The standard approach to the drug therapy of rheumatoid arthritis involves the initial use of simple analgesics and non-steroidal antiinflammatory drugs. If this treatment fails to produce adequate symptomatic improvement in the presence of active inflammatory disease patients then progress to the so-called second line drugs (also called slow acting antirheumatic drugs, disease modifying antirheumatic drugs or d-penicillamine like drugs). These drugs produce improvement in both symptoms and routine laboratory measures of inflammation such as the erythrocyte sedimentation rate and C-reactive protein. However, controversy remains as to whether they retard disease progression (Iannuzzi et al., 1983)., Their onset of action is slow with a long lag phase (between 6 weeks and 6 months) before any benefit is seen.

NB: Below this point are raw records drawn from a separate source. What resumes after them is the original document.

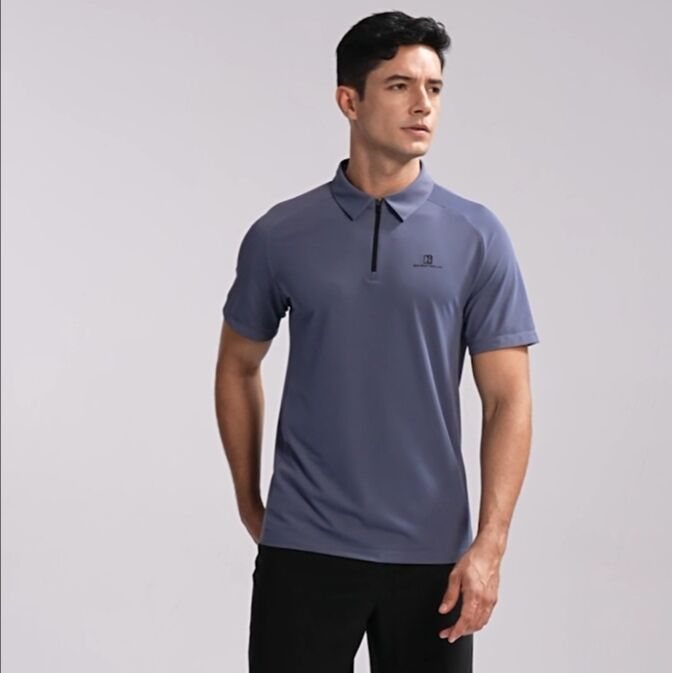 Polos de Golf Personalizados al Por Mayor | Transpirables y Elegantes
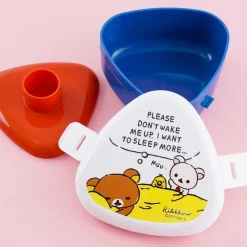 Rilakkuma Sleepy Onigiri Maker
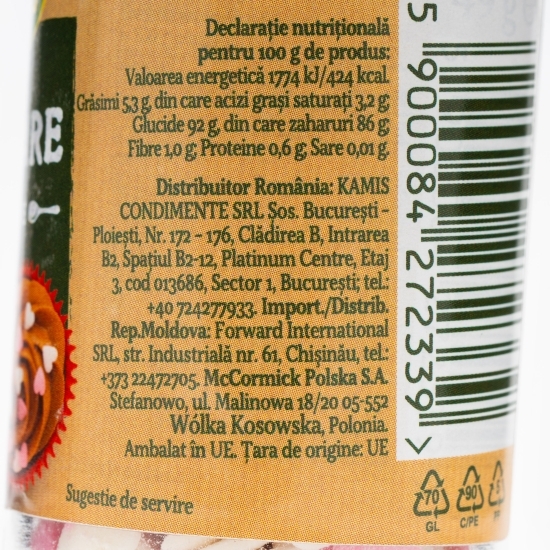 Inimioare decorative 49g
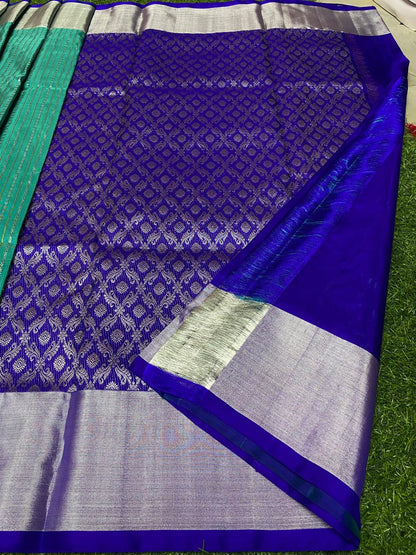 Vilsha | Venkatagiri pattu saree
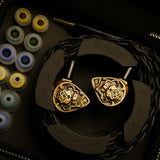 TANGZU XuanWu Gate II 1DD+4BA+4EST Driver Flagship HiFi In-Ear Headphones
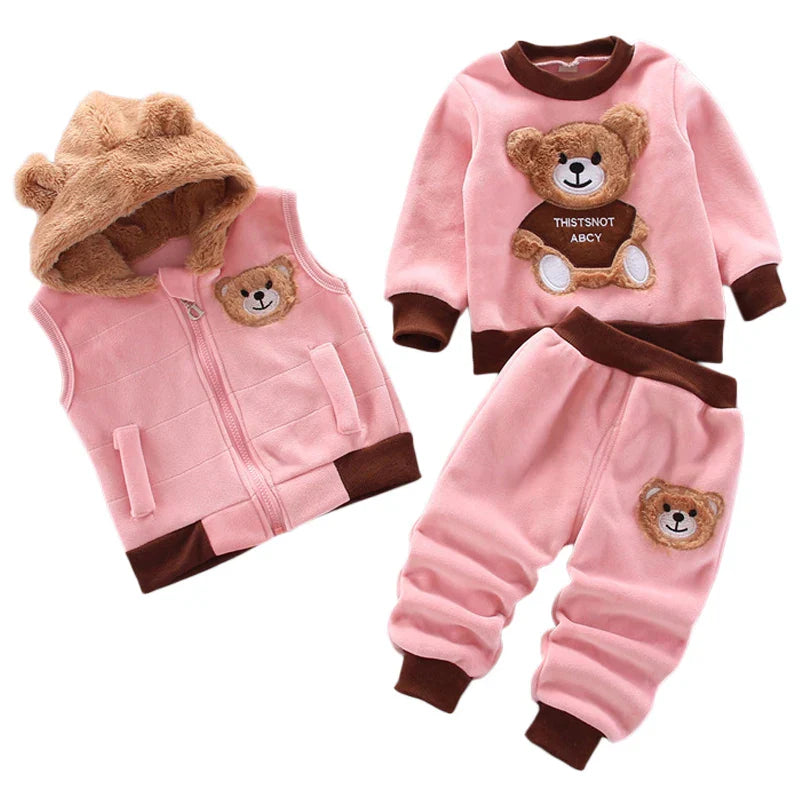 Roupa de Bebe Menina Cristina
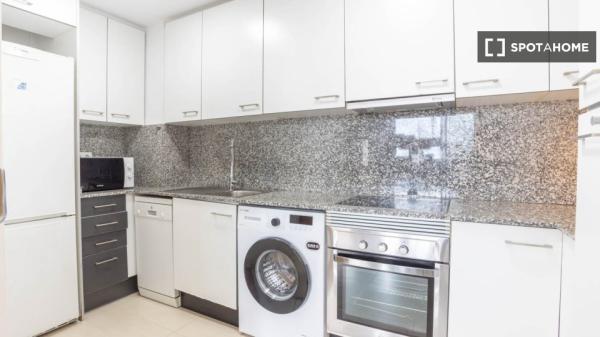 Apartamento de 2 dormitorios en alquiler en El Poblenou, Barcelona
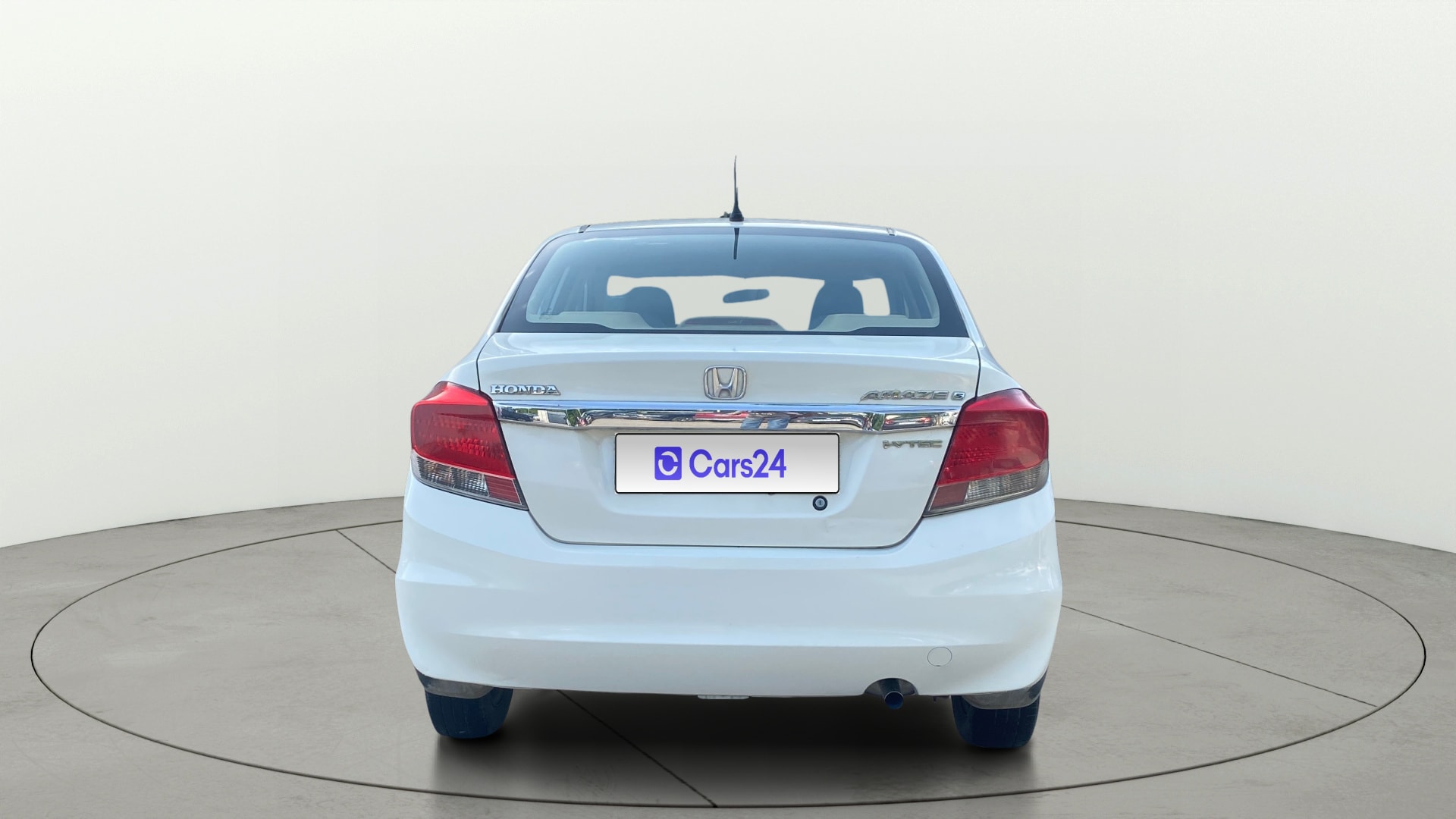 View 2014 Honda Amaze E MT Petrol BS IV Image 38 Used 2014 Honda Amaze E MT Petrol BS IV Image 38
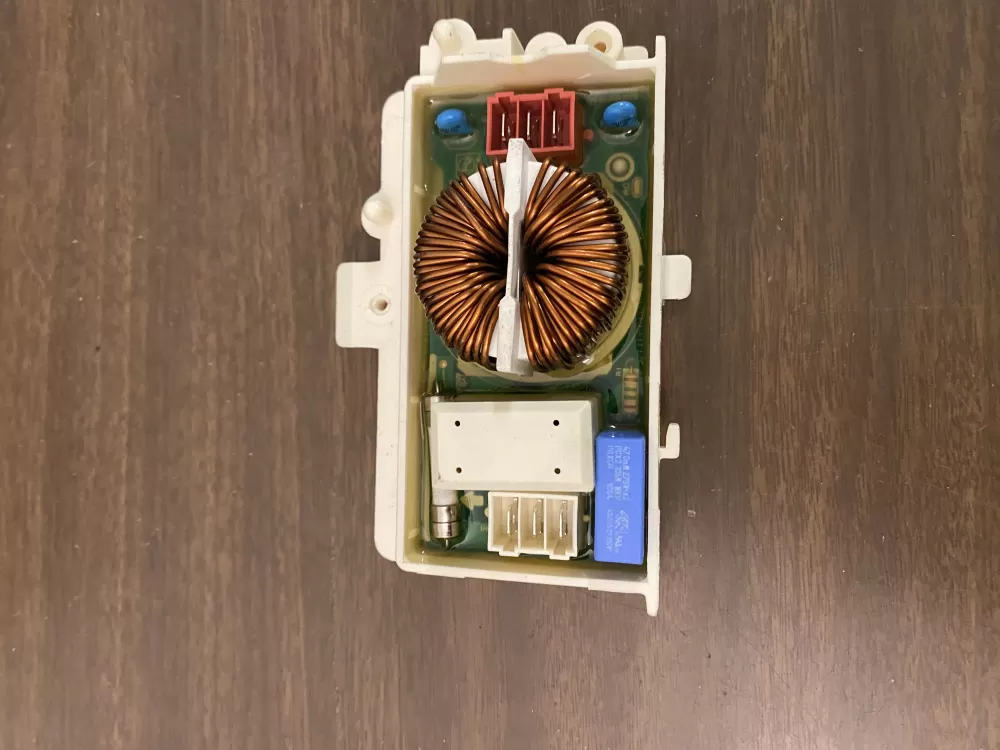 LG  Kenmore 6201EC1006T  AP5251356  6201EC1006L  6201EC1006U  6201EC1007B  2226388  6201EC1006A  6201EC1006E  6201EC1006Q  6201EC1006W  AH3528920  EA3528920  PS3528920 Washer Noise Filter Control Board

Because of their propensity to cause serious side-effects close monitoring of patients taking these drugs is necessary. Seventy percent of rheumatoid patients attending a hospital clinic require second line drugs at some time (Pullar and Wright, 1987). The drop-out rate from treatment because of inefficacy or toxicity with second line drugs is high with between 61% and 92% of patients terminating treatment within four to five years (Pullar et al., 1985a; Situnayake et al., 1987). However, four years after starting second line therapy 69% of patients attending a clinic still require second line drugs (Pullar et al., 1985a). Until recently the only second line drugs used in routine clinical practice were injectable gold salts (sodium aurothiomalate or sodium aurothioglucose), d-penicillamine and the antimalarials (chloroquine or hydroxychloroquine). It is apparent, therefore, that the potential exists to rapidly exhaust the supply of available second line drugs thus necessitating use of more toxic drugs such as cytotoxic agents or systemic corticosteroids. There is, therefore, a need for more, preferably less toxic and/or more effective, second line drugs. Several drugs such as levamisole, dapsone, captopril and sulphasalazine have been found over the past few years to have second line properties and of these sulphasalazine has the most favourable toxicity profile and has found its way into routine clinical practice.